BEGIN Information supplied

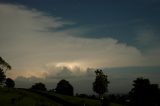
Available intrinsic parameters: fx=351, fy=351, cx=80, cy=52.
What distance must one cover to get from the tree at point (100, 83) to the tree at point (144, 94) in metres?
9.39

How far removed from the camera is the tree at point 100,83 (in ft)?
394

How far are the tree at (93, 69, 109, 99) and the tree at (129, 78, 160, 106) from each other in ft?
30.8

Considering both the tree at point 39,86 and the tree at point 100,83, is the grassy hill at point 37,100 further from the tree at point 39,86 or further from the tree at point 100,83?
the tree at point 39,86

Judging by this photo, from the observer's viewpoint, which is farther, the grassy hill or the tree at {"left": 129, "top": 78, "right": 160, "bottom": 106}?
the tree at {"left": 129, "top": 78, "right": 160, "bottom": 106}

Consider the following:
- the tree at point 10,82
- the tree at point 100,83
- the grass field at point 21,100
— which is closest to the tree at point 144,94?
the tree at point 100,83

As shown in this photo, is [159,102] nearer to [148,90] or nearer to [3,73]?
[148,90]

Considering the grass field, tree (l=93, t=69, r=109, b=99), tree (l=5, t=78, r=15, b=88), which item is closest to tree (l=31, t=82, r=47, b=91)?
tree (l=5, t=78, r=15, b=88)

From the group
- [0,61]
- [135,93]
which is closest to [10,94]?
[0,61]

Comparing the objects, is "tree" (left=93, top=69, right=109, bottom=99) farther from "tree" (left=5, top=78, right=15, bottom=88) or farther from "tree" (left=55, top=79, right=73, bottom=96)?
"tree" (left=5, top=78, right=15, bottom=88)

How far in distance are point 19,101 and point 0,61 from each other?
37.4m

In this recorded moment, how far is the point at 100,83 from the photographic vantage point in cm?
12006

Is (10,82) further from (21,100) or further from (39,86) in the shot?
(21,100)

END Information supplied

Work required »
Quote the records in their entirety, keeping the wording exact and excluding pictures.

Solution for this problem »
Available intrinsic parameters: fx=351, fy=351, cx=80, cy=52.
What distance must one cover to get from the tree at point (100, 83) to the tree at point (144, 94) in metres?
9.39

How far removed from the camera is the tree at point 100,83 (in ft)?
394

How far are the tree at (93, 69, 109, 99) and the tree at (129, 78, 160, 106) from each other in ft?
30.8

Considering both the tree at point 39,86 and the tree at point 100,83, is the grassy hill at point 37,100 further from the tree at point 39,86 or further from the tree at point 100,83?
the tree at point 39,86

Judging by this photo, from the observer's viewpoint, which is farther, the grassy hill or the tree at {"left": 129, "top": 78, "right": 160, "bottom": 106}?
the tree at {"left": 129, "top": 78, "right": 160, "bottom": 106}

Consider the following:
- the tree at point 10,82
- the tree at point 100,83
- the grass field at point 21,100
— which is closest to the tree at point 144,94?
the tree at point 100,83

As shown in this photo, is [159,102] nearer to [148,90] or nearer to [3,73]?
[148,90]

Considering the grass field, tree (l=93, t=69, r=109, b=99), tree (l=5, t=78, r=15, b=88), which item is closest to tree (l=31, t=82, r=47, b=91)?
tree (l=5, t=78, r=15, b=88)

From the group
- [0,61]
- [135,93]
which is closest to [10,94]?
[0,61]

Comparing the objects, is "tree" (left=93, top=69, right=109, bottom=99) farther from "tree" (left=5, top=78, right=15, bottom=88) or farther from "tree" (left=55, top=79, right=73, bottom=96)?
"tree" (left=5, top=78, right=15, bottom=88)

How far in distance are point 19,101 and point 0,61 from each other?
37.4m

In this recorded moment, how far is the point at 100,83 from the photographic vantage point in cm?
12006

Is (10,82) further from (21,100) or further from (39,86) in the shot?
(21,100)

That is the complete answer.